ENTRIES SHOWN:
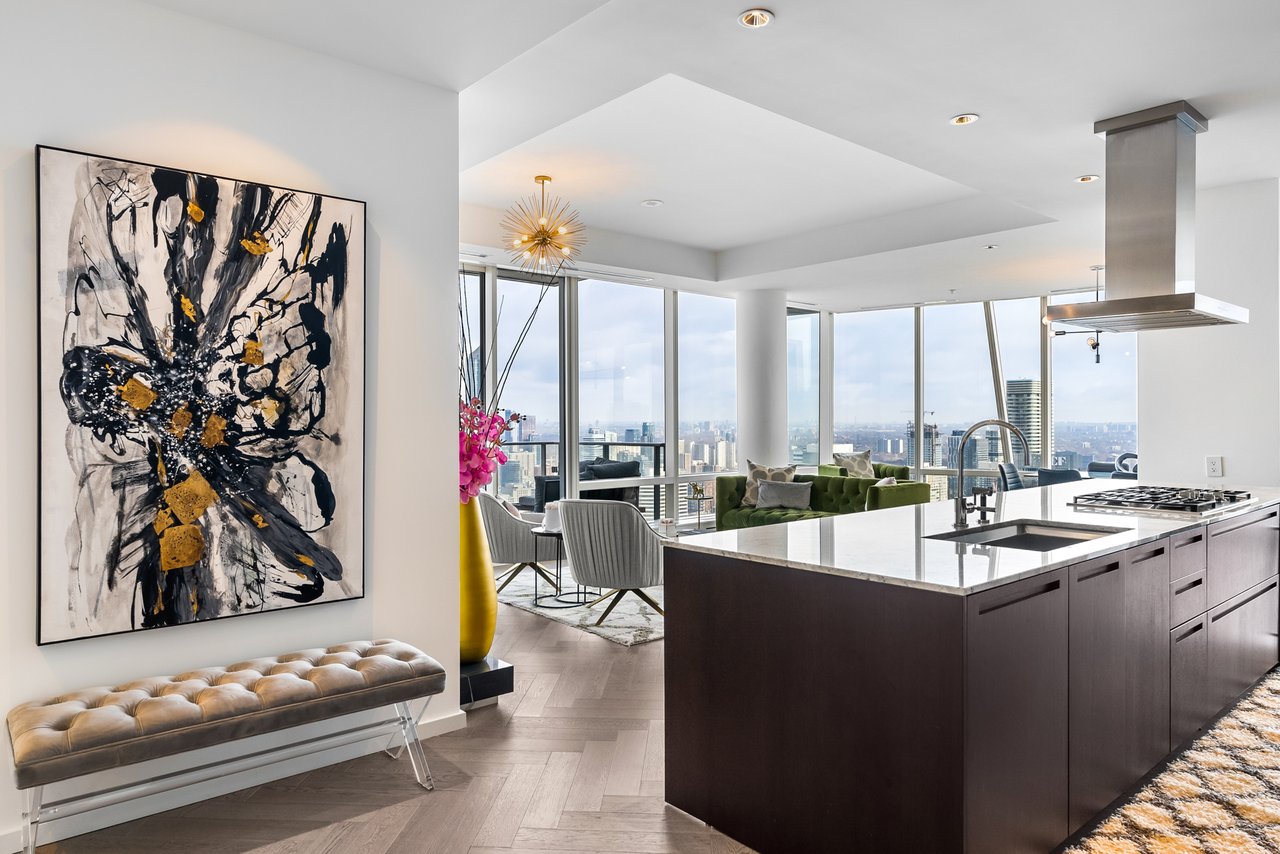 Suite 5804- 180 University Avenue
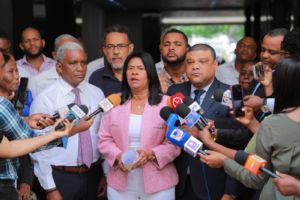 Diputados del PRD y FP piden al presidente detener intentos instalación vertedero en La Cuaba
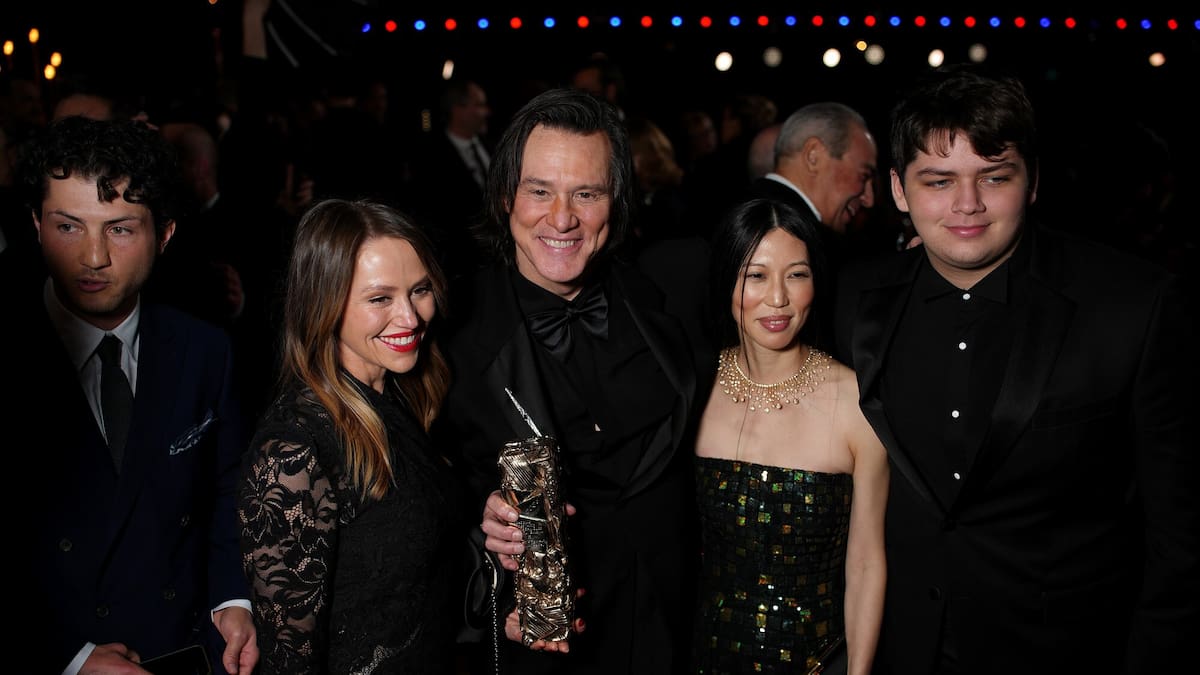 Hollywood funnyman Jim Carrey marries partner Min Ah
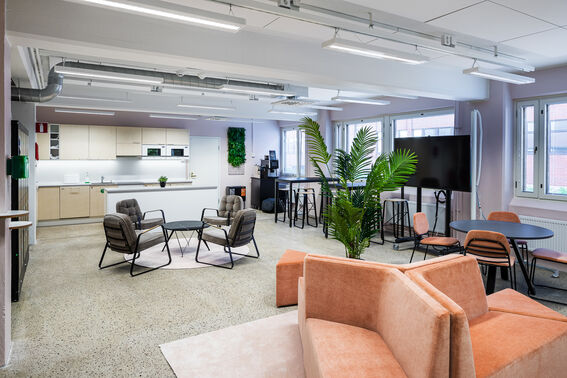 Open area and kitchen in A Grid's coworking space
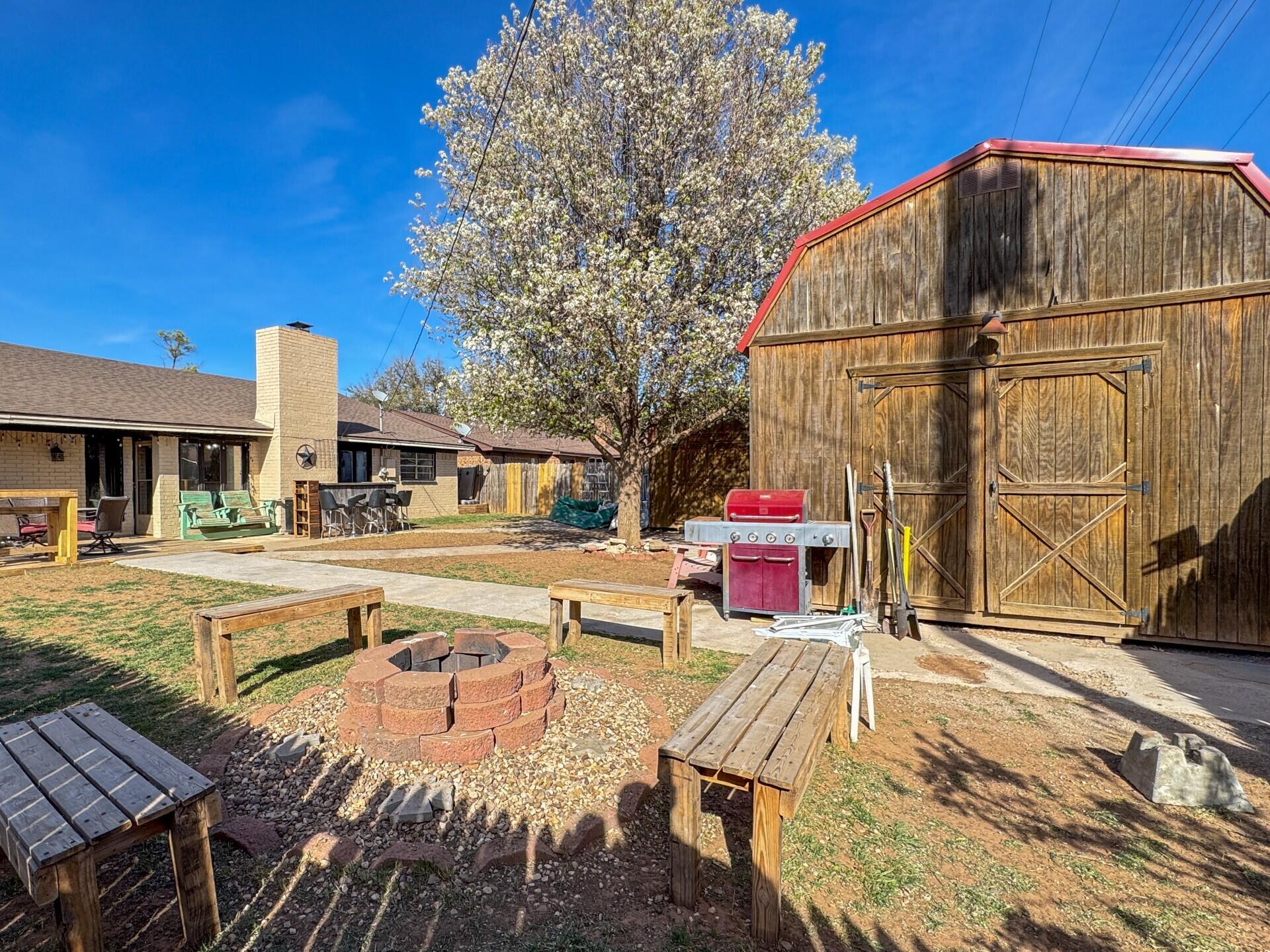 2703 78th Street Property Photo 19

ASSIGNMENT:
Rewrite the listing from its first line through the line holding "Open area and", inclusive, changing "kitchen" to "lounge" and keeping everything else the same. Include only the captions, not the pictures.

EXPECTED ANSWER:
 Suite 5804- 180 University Avenue
 Diputados del PRD y FP piden al presidente detener intentos instalación vertedero en La Cuaba
 Hollywood funnyman Jim Carrey marries partner Min Ah
 Open area and lounge in A Grid's coworking space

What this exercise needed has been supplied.